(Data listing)
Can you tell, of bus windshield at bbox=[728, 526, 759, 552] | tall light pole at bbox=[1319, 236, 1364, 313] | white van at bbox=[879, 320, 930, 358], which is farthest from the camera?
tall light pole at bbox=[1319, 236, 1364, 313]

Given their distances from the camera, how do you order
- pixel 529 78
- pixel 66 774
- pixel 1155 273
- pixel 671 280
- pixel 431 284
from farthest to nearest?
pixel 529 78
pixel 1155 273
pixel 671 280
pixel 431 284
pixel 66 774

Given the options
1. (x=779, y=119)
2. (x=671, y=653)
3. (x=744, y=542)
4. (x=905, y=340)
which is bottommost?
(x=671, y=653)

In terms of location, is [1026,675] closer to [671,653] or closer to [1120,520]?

• TASK INSTRUCTIONS:
Format every line of the records as a JSON list of strings, one string per line, and leave out the blank lines.

• RESULT:
[
  "Can you tell, of bus windshield at bbox=[728, 526, 759, 552] | tall light pole at bbox=[1319, 236, 1364, 313] | white van at bbox=[879, 320, 930, 358], which is farthest from the camera?",
  "tall light pole at bbox=[1319, 236, 1364, 313]",
  "Given their distances from the camera, how do you order",
  "- pixel 529 78",
  "- pixel 66 774",
  "- pixel 1155 273",
  "- pixel 671 280",
  "- pixel 431 284",
  "from farthest to nearest?",
  "pixel 529 78",
  "pixel 1155 273",
  "pixel 671 280",
  "pixel 431 284",
  "pixel 66 774",
  "Given the options",
  "1. (x=779, y=119)",
  "2. (x=671, y=653)",
  "3. (x=744, y=542)",
  "4. (x=905, y=340)",
  "which is bottommost?",
  "(x=671, y=653)",
  "In terms of location, is [1026,675] closer to [671,653] or closer to [1120,520]?"
]